Texte fourni.

※

5La définition courante d’improvisation implique la contingence et l’absence de préparation. Elle est conçue comme une pure spontanéité. Or, en art, improviser ne s’improvise pas, car une création artistique ne peut pas relever de la fortune. Sur scène, aucun mot, aucun geste ne doit arriver par hasard ou l’improvisation va s’enliser dans l’inaction et le bavardage. Le comédien doit déterminer rapidement où et quand se passe l’action ainsi que les enjeux relationnels entre les personnages et ne pas, comme le font souvent les improvisateurs débutants, accumuler des informations au lieu d’observer et d’écouter pour saisir le sens de chaque parole et chaque geste. Ce savoir chez A. Knapp se nomme scrutation9 : c’est la faculté de comprendre ce qui est déjà là et de l’utiliser afin de composer la scène. Alors « tout acte posé sur scène devient signifiant » (p. 238). La scrutation, base de la création, s’oppose à l’analyse. Elle permet de composer à partir de fragments « dont elle tire une succession de conséquences dynamiques10 » quand l’analyse décompose un tout. En ouvrant les possibles, la scrutation évite de tomber dans le cliché et le banal (p. 239). Elle permet aussi d’échapper au relativisme : toutes les productions ne se valent pas. L’improvisation refuse l’arbitraire et crée de la nécessité et du sens à partir du hasard, là ou un autre théâtre (et d’autres formes d’improvisation) basé sur le risque et/ou l’agencement hétéroclite d’éléments contradictoires, ne fait que renforcer un sentiment de pertes de repères et d’absurdité (p. 261).

6La théorie de la création d’A. Knapp se dessine : « Ce n’est pas être spontané, ce n’est pas faire preuve d’une imagination débridée ou d’une pure originalité, c’est l’utilisation active des éléments déjà présents dans une construction, c’est la faculté de bâtir une cohérence d’ensemble avec le jeu des autres » (p. 164).

※

Matériel brut.
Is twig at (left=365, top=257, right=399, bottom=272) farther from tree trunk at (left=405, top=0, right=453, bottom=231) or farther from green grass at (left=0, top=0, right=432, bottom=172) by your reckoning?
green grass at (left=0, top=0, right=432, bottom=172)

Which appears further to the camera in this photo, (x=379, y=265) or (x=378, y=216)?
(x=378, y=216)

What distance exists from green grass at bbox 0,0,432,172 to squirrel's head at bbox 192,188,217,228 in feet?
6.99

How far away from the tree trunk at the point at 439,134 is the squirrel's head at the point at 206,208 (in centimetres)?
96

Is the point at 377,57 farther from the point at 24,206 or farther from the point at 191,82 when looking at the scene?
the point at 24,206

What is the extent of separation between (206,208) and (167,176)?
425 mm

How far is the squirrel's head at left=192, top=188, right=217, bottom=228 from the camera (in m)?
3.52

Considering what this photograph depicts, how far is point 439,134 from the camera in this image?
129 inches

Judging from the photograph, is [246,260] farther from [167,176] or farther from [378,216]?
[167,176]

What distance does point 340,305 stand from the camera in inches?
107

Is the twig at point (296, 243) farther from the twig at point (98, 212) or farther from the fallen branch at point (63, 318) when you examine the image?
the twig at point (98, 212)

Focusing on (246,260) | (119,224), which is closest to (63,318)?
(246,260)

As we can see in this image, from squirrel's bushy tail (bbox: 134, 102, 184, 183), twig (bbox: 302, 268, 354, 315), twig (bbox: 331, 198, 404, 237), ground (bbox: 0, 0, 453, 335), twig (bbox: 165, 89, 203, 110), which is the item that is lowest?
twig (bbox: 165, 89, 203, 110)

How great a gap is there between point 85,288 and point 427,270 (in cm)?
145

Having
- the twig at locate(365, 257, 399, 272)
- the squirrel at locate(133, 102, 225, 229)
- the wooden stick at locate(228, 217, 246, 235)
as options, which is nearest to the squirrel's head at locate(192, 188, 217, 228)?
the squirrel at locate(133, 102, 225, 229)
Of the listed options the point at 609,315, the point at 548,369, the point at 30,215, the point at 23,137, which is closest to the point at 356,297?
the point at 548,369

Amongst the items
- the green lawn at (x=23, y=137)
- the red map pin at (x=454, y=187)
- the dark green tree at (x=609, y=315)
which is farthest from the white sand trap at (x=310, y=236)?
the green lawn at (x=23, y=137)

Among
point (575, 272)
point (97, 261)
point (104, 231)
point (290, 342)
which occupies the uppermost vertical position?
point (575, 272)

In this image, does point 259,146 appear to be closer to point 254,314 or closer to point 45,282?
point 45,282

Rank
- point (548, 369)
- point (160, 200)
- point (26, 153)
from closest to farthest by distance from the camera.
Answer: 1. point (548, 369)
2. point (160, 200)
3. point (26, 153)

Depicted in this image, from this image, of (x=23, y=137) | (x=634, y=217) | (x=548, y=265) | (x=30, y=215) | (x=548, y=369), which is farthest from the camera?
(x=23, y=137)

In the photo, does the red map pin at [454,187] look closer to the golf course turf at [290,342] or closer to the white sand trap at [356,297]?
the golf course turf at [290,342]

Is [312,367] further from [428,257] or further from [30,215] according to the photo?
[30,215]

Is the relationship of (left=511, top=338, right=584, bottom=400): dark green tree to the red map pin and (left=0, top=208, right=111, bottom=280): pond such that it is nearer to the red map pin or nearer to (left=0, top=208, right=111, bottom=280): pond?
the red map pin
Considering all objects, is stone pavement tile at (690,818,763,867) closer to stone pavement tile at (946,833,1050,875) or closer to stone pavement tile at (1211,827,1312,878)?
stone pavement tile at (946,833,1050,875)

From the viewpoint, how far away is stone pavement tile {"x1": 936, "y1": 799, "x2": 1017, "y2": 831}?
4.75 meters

※

Consigne.
Répondez brièvement à ces questions sur le texte consacré à l'improvisation :
1. Quel nom A. Knapp donne-t-il à la faculté de comprendre ce qui est déjà là et de l'utiliser pour composer la scène ?
2. À quoi cette faculté s'oppose-t-elle ?
3. D'après la citation de la page 164, avec quoi s'agit-il de bâtir une cohérence d'ensemble ?

Solution.
1. La scrutation.
2. À l'analyse.
3. Avec le jeu des autres.